1. E tu dove eri?
Un barcone carico di persone nel centro del mare, centinaia di colori diversi che si scontrano con il blu profondo dell’acqua, qualche faccia che guarda all’insù verso l’obiettivo. La foto di Massimo Sestini scattata nelle acque tra Libia e Sicilia, da un elicottero della Marina Militare italiana, nell’estate del 2014, è diventata una dei simboli della crisi migratoria del Mediterraneo.
All’autore, oltre a valere il World Press Photo nel 2015, l’immagine crea sempre più curiosità: che fine hanno fatto quelle persone? Stanno bene? Sono rimaste in Europa? La curiosità si trasforma in appello e quel “Where are you?” di Sestini è ora un documentario prodotto da National Geographic – “Where are you? Dimmi dove sei” – che ha rintracciato alcune tra le persone immortalate nella foto.
Tra gli uomini, donne e bambini a bordo del barcone c’era anche Ansumana Kassama, 21 anni originario del Gambia, che proprio in questi giorni sta affrontando – come migliaia di coetanei – l’esame di maturità nel nostro paese. Dei rintracciati dal documentario è infatti l’unico rimasto in Italia e in questa intervista al Corriere della Sera racconta la sua incredibile storia.
2. A Imperia, solidarietà sotto accusa
È iniziato lunedì scorso a Imperia il processo contro trentuno ‘no borders’ fermati il 30 settembre del 2015, mentre protestavano a Ventimiglia contro la chiusura del confine con la Francia.
“In assenza di adeguate risposte istituzionali all’inaspettata sospensione di Schengen da parte francese – spiegano a Repubblica gli attivisti presenti al processo – per tutta l’estate, centinaia di migranti trovarono protezione e solidarietà a Ventimiglia solo grazie a quel presidio”.
All’epoca dei fatti, proprio nella città di confine ligure, era stato allestito un presidio tra gli scogli in solidarietà con i migranti in transito verso la Francia e altri paesi europei dove poter trovare cibo, vestiti e dove organizzarsi rispetto a iniziative comuni di protesta contro la chiusura della frontiera. La la prossima udienza è stata fissata per il 17 febbraio.
Anche al di là del Confine la solidarietà è stata in questi ultimi anni messa sotto accusa con fermi e processi, Marco Cacioppo – in occasione dell’uscita della pellicola Libre – ci aveva raccontato la vicenda Cédric Herrou.
3. Oltre 70 milioni di persone hanno dovuto abbandonare la propria casa
Secondo gli ultimi dati, pubblicati in occasione della Giornata mondiale del rifugiato dall’Unhcr, nel mondo sarebbero oltre 70 milioni le persone costrette alla fuga da guerre e violenze.

VOCI ESTRATTE.
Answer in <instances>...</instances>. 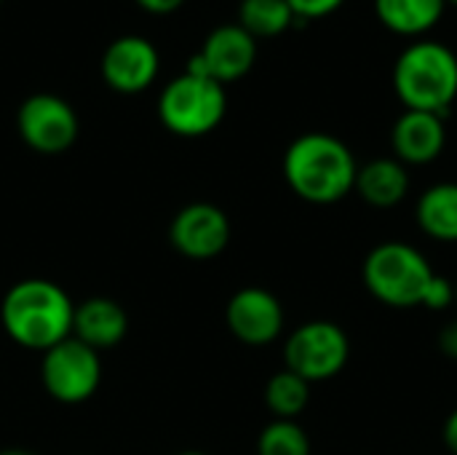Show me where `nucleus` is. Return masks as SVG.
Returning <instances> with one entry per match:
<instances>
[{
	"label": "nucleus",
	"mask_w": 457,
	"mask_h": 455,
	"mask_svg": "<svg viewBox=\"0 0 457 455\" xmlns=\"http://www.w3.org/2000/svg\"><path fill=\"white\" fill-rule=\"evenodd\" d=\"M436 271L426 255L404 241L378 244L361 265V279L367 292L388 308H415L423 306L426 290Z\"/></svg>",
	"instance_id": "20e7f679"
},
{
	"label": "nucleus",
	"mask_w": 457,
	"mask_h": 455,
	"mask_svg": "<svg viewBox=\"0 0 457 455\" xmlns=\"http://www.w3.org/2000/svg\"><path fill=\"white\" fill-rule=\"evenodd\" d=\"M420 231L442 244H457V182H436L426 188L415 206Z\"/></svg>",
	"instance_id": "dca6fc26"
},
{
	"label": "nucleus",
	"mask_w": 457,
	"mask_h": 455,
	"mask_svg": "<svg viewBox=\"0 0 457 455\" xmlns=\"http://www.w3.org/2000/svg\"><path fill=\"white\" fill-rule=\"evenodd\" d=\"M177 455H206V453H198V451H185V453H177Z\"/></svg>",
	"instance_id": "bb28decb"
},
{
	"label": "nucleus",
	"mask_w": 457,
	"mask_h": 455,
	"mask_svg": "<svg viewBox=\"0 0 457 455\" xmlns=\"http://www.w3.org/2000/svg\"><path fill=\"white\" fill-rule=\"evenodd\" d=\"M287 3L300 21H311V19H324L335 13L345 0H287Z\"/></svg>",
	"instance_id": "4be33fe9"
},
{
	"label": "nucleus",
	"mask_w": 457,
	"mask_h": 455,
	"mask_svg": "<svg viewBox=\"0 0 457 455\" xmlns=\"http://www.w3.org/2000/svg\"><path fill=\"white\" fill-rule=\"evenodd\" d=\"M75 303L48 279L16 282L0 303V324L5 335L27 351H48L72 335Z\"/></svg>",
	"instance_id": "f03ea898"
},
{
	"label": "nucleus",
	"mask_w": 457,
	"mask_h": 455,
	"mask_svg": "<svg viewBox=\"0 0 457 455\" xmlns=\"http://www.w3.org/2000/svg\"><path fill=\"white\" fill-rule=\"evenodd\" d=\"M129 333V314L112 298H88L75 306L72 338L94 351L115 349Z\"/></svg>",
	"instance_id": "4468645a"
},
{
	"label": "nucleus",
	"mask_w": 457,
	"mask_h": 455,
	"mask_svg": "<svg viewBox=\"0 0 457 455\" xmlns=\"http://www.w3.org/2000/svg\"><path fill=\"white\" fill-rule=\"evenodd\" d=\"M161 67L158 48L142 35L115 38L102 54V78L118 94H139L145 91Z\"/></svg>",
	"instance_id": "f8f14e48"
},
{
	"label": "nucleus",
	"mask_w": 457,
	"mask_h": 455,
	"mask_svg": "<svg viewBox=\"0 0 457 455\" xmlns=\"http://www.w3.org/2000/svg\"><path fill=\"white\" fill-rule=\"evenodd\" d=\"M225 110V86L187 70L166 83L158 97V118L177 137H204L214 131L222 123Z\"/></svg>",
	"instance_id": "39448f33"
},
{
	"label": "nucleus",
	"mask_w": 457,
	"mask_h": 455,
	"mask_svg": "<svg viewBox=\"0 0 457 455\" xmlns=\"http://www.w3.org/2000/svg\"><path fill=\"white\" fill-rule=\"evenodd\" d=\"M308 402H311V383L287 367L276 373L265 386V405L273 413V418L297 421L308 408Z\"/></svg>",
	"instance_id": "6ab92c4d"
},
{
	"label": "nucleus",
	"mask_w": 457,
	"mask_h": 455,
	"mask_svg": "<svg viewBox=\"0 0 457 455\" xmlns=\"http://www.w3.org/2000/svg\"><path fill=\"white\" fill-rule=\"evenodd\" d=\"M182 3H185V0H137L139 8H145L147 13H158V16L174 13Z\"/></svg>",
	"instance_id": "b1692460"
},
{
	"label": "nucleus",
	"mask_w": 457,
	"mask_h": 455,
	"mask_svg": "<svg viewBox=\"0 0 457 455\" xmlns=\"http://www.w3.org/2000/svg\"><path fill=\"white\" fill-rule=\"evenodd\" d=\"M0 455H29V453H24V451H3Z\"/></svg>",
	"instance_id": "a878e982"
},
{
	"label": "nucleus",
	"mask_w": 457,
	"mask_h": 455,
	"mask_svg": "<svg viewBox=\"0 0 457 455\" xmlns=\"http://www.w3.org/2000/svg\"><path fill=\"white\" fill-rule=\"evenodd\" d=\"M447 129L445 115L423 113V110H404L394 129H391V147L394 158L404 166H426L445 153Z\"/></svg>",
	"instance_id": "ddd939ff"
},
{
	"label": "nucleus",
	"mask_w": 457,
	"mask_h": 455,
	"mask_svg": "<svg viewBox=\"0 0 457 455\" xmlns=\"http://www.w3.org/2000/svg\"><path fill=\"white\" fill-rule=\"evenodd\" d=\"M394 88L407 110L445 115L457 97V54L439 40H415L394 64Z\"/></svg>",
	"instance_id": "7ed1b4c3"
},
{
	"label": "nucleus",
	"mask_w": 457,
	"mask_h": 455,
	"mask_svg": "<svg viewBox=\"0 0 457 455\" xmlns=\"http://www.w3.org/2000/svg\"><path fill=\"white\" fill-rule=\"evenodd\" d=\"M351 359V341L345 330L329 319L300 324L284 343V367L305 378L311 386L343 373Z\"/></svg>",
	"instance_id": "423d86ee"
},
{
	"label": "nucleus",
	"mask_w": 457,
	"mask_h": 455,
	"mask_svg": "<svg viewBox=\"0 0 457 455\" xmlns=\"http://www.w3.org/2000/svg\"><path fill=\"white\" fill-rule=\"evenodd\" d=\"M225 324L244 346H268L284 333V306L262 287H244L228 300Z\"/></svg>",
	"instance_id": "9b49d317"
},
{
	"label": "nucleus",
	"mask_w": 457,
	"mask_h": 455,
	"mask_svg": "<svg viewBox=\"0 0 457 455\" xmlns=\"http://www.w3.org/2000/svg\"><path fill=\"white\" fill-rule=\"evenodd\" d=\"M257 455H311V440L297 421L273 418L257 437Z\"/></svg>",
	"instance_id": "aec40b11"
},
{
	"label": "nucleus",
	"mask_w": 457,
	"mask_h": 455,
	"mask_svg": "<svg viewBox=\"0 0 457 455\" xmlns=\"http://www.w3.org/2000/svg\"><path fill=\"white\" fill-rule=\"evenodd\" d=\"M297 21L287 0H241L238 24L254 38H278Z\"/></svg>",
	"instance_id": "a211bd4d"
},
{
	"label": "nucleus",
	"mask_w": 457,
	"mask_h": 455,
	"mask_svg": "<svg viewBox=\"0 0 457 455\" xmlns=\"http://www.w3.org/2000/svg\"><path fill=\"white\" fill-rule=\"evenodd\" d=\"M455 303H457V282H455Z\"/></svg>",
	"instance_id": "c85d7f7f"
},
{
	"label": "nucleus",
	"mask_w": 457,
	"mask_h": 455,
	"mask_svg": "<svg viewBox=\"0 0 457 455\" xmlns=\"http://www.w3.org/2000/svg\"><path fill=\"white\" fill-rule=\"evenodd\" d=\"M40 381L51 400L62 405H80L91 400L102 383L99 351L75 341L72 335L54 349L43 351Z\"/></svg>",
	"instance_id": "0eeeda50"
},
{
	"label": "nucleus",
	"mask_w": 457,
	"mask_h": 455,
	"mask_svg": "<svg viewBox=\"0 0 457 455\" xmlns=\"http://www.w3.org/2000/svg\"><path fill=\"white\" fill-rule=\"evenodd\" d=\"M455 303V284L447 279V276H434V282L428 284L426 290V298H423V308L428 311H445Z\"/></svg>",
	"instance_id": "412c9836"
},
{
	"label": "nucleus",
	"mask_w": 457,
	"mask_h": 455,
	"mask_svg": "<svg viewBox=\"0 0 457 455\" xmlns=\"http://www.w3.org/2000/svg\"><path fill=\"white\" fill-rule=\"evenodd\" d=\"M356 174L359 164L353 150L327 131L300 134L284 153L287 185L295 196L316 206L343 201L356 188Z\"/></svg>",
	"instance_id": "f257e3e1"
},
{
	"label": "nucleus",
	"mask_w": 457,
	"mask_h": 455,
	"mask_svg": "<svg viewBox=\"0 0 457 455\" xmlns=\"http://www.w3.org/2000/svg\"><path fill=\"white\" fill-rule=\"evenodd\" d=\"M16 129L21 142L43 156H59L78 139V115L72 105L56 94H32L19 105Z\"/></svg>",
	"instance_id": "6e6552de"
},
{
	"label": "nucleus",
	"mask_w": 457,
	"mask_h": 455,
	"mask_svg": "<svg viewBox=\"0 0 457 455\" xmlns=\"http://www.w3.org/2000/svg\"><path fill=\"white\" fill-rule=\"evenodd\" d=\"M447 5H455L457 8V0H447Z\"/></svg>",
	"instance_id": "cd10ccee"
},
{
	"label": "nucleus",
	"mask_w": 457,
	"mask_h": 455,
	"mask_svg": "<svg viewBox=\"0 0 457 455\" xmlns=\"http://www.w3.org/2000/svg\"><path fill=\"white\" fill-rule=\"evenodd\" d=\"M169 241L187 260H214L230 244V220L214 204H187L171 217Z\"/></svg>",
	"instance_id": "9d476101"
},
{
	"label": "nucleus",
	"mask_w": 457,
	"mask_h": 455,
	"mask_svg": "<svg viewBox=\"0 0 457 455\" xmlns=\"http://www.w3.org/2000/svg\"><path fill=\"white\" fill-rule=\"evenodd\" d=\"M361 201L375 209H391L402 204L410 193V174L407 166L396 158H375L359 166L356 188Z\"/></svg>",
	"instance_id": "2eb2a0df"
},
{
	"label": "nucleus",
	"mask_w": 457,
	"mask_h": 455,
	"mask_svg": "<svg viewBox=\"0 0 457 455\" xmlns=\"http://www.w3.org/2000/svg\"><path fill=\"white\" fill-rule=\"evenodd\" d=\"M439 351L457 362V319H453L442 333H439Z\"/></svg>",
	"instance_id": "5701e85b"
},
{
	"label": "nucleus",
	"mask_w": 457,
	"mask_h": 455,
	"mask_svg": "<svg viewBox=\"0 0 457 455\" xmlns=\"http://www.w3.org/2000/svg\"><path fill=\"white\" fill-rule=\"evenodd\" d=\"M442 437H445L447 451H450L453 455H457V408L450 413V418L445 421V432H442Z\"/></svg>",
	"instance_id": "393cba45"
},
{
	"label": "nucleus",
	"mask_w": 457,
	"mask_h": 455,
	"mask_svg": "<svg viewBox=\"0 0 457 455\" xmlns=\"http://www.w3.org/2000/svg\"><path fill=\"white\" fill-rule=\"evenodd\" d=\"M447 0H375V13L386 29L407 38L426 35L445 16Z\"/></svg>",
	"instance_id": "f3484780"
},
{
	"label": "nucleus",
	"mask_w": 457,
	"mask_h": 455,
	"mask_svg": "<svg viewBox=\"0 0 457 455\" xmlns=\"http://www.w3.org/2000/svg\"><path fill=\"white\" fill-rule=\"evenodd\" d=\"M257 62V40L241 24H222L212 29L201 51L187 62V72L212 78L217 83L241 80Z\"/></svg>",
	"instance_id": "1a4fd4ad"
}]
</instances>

COSA FARE. Cita parola per parola dal brano sulla crisi migratoria il passo che comincia con "1. E tu dove" e prosegue fino a "immortalate nella foto.". Le voci estratte non hanno alcun legame con il brano.

RISULTATO.
1. E tu dove eri?
Un barcone carico di persone nel centro del mare, centinaia di colori diversi che si scontrano con il blu profondo dell’acqua, qualche faccia che guarda all’insù verso l’obiettivo. La foto di Massimo Sestini scattata nelle acque tra Libia e Sicilia, da un elicottero della Marina Militare italiana, nell’estate del 2014, è diventata una dei simboli della crisi migratoria del Mediterraneo.
All’autore, oltre a valere il World Press Photo nel 2015, l’immagine crea sempre più curiosità: che fine hanno fatto quelle persone? Stanno bene? Sono rimaste in Europa? La curiosità si trasforma in appello e quel “Where are you?” di Sestini è ora un documentario prodotto da National Geographic – “Where are you? Dimmi dove sei” – che ha rintracciato alcune tra le persone immortalate nella foto.